GLOBAL GÂCHIS – Le scandale mondial du gaspillage alimentaire
d’Olivier Lemaire, écrit par Maha Karrat et Tristram Stuart
Diffusion : mercredi 17 octobre 2012, 20h50, sur Canal +
Mon avis : 4 sur 4
Un passionnant reportage dénonce le gaspillage alimentaire pratiqué dans le monde entier. Des images qui ne peuvent que susciter le débat.
« Global gâchis » ou le scandale mondial du… par LeNouvelObservateur
Sur les pas de Tristram Stuart, 35 ans, cet anglais auteur du livre Waste, un document clé sur le gaspillage alimentaire- nous plongeons dans un monde de totale absurdité. Un chiffre suffit à faire comprendre l’enjeu du débat : un tiers de la production mondiale de nourriture de la planète est jeté quand un milliard d’êtres humains ne mange pas à sa faim ! D’Europe en Equateur, via le Japon et les Etats-Unis, ce reportage nous fait découvrir des exemples de ce gâchis à l’échelle mondiale.
C’est Angélique Delahaye, exploitante agricole en Indre-et-Loire, qui explique comment elle doit jeter un quart de sa production de concombres malgré leur comestibilité. La raison ? Les distributeurs rejettent ceux qui ne collent pas à une norme « esthétique » du légume qui doit être droit, lisse et calibré. Même si les normes européennes ont disparu en 2009, les distributeurs continuent de répondre
aux désirs des consommateurs. En France toujours -le premier pays agricole d’Europe- un directeur d’hypermarché, Thomas Pocher -un des rares à accepter de rompre publiquement le silence- guide la caméra dans ses poubelles. Et nous fait découvrir un univers à la Kafka ou des bananes portant de simples petites taches sont jetées, tout comme des viennoiseries et des packs de soda… La facture est lourde pour les plus de 1 000 enseignes françaises : environ 850 millions d’euros par an, soit six fois le budget des Restos du Cœur. Les foyers français continuent de gaspiller et mettent 100 kilos de nourriture par an et par personne à la poubelle.
Cette gabegie ne connaît pas de frontières. Au marché de Chennai en Inde, un Rungis à la taille de cet immense pays, 150 tonnes de nourriture pourrissent sur le sol. La faute aux conditions de transport à moindre coût. Avec 100 milliards d’euros par an gaspillés, les Etats-Unis sont en tête de ce palmarès honteux.

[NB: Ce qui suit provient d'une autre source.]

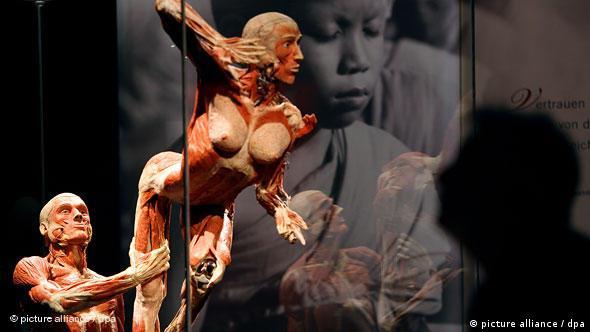 Flashgalerie Körperwelten in Köln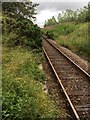 ND0956 : Section of track at  Scotscalder Station, location of former Signal Box by thejackrustles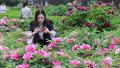 河南洛阳:牡丹花开满园香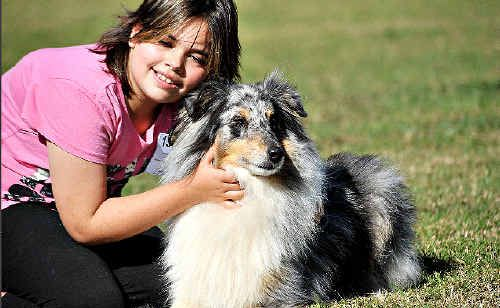 A dog show will be a feature of Macksville Show on Saturday.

Derrière ce constat accablant, ce reportage montre qu’il y a bel et bien des solutions. Même si les initiatives sont encore isolées. Ainsi aux Etats-Unis, l’association City Harvest fait travailler une centaine de personnes qui explorent New-York à bord de camions pour récupérer les invendus de grandes marques et préparer 300 000 repas par semaine. Au Japon, les choses sont plus avancées encore et une loi, vieille de dix ans, contraint les entreprises à pratiquer le recyclage alimentaire. Un exemple : Odakyu, conglomérat de réseaux ferrés, grands magasins et restaurants, les déchets alimentaires servent à nourrir des porcs bio qui sont revendus aux enseignes du groupe. Pour Tristram Stuart, chacun pourrait apporter sa pierre dans cette lutte contre un tel gâchis. Il souligne : « Dès lors que les gens prennent conscience qu’ils peuvent améliorer la vie de ceux qui ont faim à l’autre bout du monde, tout en limitant leur impact négatif sur l’environnement, en évitant simplement le gaspillage alimentaire, je pense que la plupart d’entre eux savent d’avance comment arrêter ce gaspillage : faire une liste des courses, comprendre la signification exacte de l’étiquetage concernant la date de péremption, manger les restes plutôt que cuisiner un nouveau plat, utiliser les fruits trop mûrs pour des smoothies, faire des soupes et des ragoûts avec les quelques légumes qui restant. » En fait, il s’agit de retrouver en partie les pratiques qu’avaient nos Anciens.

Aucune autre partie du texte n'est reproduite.